Jones pointed out that the scientific philosophy of anti-mask groups is not to passively listen to experts in places like MIT who are telling others what to believe. They believe this behavior is a new twist in an ancient cultural trend. “The use of data literacy by anti-masks reflects deep values of self-reliance and anti-experts in the United States, which can be traced back to the beginnings of the founding of the nation, but their online activities bring these values to new areas of public life. pushed.”
Furthermore, he added: “Without Lee’s visionary leadership, planning an interdisciplinary collaboration that extends to SHASS and CSAIL would be impossible to make sense of for these complex dynamics.”

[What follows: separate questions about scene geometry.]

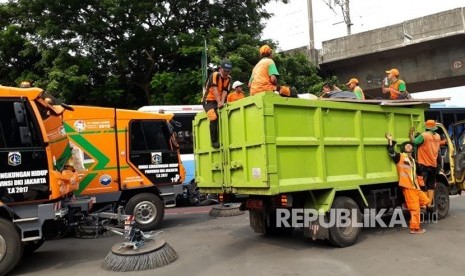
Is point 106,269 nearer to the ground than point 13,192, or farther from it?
nearer to the ground

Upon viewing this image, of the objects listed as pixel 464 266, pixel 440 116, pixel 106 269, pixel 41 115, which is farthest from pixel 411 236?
pixel 440 116

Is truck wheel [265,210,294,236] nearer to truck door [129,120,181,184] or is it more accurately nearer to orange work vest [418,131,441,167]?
orange work vest [418,131,441,167]

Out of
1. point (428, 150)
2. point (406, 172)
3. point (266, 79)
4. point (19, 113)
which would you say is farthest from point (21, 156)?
point (428, 150)

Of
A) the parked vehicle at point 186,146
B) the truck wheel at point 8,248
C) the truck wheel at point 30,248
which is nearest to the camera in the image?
the truck wheel at point 8,248

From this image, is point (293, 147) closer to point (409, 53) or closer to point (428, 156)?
point (428, 156)

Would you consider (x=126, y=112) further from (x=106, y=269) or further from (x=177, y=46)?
(x=177, y=46)

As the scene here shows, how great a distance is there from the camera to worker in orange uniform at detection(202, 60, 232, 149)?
682 cm

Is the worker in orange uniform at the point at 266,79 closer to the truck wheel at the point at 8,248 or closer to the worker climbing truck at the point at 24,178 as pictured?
the worker climbing truck at the point at 24,178

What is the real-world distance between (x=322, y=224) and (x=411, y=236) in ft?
5.99

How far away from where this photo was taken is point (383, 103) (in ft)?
24.6

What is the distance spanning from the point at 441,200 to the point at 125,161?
629 centimetres

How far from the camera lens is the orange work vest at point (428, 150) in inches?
319

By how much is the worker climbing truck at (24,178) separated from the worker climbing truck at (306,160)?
2.35 m

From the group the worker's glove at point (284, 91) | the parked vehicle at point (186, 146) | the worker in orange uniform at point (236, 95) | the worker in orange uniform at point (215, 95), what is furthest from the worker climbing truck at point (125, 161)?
the worker's glove at point (284, 91)
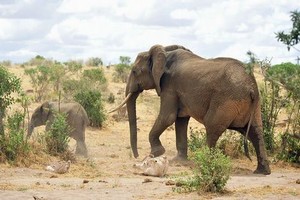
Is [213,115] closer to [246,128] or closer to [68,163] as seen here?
[246,128]

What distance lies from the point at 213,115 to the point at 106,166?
2249 millimetres

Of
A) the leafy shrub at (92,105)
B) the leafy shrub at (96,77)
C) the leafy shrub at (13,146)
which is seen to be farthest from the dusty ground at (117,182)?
the leafy shrub at (96,77)

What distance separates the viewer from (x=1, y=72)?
13.0 meters

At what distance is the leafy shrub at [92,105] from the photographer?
2008 cm

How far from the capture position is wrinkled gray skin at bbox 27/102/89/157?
15742 millimetres

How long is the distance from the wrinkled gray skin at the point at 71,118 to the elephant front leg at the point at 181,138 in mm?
2264

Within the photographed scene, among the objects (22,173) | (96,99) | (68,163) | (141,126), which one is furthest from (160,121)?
(141,126)

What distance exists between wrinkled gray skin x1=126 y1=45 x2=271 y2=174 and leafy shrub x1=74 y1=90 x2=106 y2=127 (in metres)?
5.33

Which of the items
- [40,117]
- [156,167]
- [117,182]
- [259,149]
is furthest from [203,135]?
[117,182]

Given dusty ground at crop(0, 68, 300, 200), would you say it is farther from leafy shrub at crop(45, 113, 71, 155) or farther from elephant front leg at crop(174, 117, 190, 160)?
elephant front leg at crop(174, 117, 190, 160)

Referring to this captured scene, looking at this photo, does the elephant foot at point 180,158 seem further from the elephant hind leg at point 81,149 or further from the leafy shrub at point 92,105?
the leafy shrub at point 92,105

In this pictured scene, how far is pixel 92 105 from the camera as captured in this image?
20.3 m

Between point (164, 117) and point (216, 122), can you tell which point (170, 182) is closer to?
point (216, 122)

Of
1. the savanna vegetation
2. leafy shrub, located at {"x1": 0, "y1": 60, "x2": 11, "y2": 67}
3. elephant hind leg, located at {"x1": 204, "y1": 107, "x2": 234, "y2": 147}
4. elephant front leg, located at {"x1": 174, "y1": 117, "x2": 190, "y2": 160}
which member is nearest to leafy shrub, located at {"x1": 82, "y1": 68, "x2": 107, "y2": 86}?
the savanna vegetation
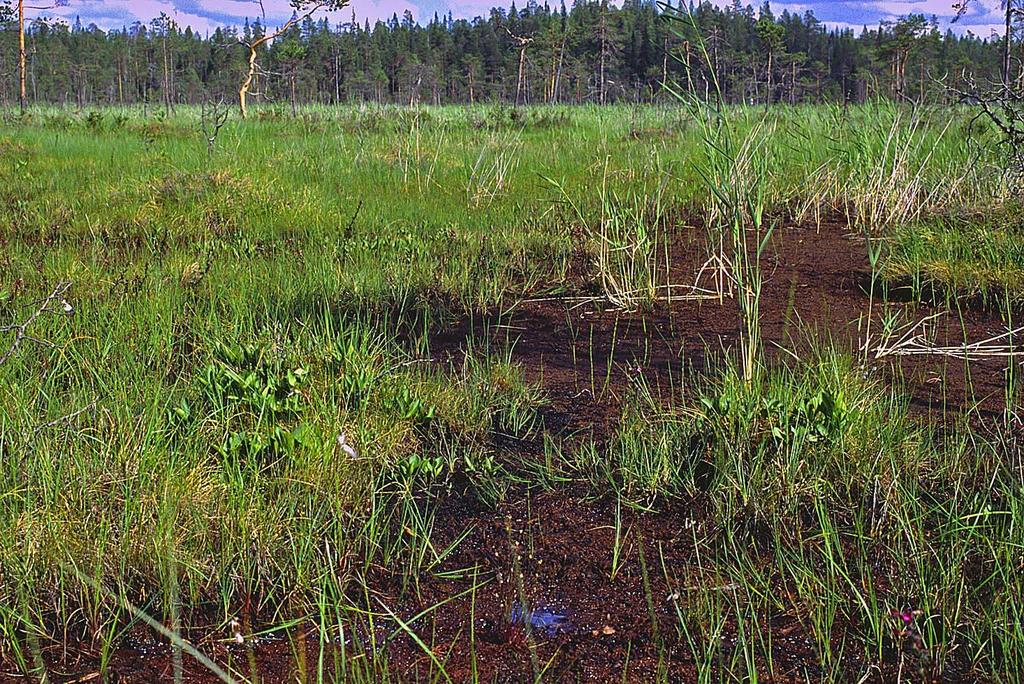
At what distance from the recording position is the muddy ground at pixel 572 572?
175 centimetres

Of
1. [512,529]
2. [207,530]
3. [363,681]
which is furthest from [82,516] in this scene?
[512,529]

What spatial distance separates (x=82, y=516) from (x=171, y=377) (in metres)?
1.16

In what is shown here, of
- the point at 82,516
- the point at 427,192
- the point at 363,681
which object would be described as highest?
the point at 427,192

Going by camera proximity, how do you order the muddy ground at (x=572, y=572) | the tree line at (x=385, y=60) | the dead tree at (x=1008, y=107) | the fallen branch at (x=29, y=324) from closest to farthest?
the muddy ground at (x=572, y=572) < the fallen branch at (x=29, y=324) < the dead tree at (x=1008, y=107) < the tree line at (x=385, y=60)

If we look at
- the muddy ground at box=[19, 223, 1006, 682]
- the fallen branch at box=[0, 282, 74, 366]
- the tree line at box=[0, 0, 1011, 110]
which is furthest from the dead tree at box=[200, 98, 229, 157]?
the tree line at box=[0, 0, 1011, 110]

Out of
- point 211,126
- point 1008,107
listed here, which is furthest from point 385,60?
point 1008,107

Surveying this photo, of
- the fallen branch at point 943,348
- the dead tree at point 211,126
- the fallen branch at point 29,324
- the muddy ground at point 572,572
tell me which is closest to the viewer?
the muddy ground at point 572,572

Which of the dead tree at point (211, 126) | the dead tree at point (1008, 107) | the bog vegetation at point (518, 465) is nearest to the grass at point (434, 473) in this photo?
the bog vegetation at point (518, 465)

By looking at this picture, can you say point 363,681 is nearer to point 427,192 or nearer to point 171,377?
point 171,377

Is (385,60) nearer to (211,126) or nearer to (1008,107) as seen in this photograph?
(211,126)

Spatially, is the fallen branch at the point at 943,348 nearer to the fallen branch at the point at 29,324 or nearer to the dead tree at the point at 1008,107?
the dead tree at the point at 1008,107

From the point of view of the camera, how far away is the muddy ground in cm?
175

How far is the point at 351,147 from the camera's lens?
31.1ft

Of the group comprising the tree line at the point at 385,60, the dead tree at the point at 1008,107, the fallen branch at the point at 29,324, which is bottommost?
the fallen branch at the point at 29,324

Javin West, a data scientist at the University of Washington, said this mixed-method study advanced his understanding of the role of data visualization in shaping public perceptions of science and politics. West was not involved in this research. West said: “Data visualization has the cloak of objectivity and scientific accuracy. But as this article shows, data visualization can be used effectively as opposed to a problem. It emphasizes the complexity of the problem.” – ‘Teaching just media literacy’ is not enough. It requires a more detailed socio-political understanding of data charters and interpreters.”
By combining insights from computing and anthropology, researchers have a more detailed understanding of data literacy. Lee said his research shows that masked people look at epidemics in a different way than public health conservatism, but the data used are quite similar. Lee said their findings “are a huge gap in the way we think about science and expertise, in the United States.” This rift is also driven by issues such as climate change and vaccination, and similar dynamics are often reflected in social media discussions.
To make these results understandable to the public, Lee and his colleague—CSEL PhD student Jonathan Zong—led a team of 7 MIT graduate researchers. He developed an interactive narrative so readers could explore the visualization and dialogue on their own.
Lee called the team’s research the first step in understanding the role of data and visualization in these broader debates. “Data visualization is not objective. It is not perfect. In fact, it is an incredible social and political effort. We have to pay attention to how people interpret them outside of scientific institutions,” Lee said.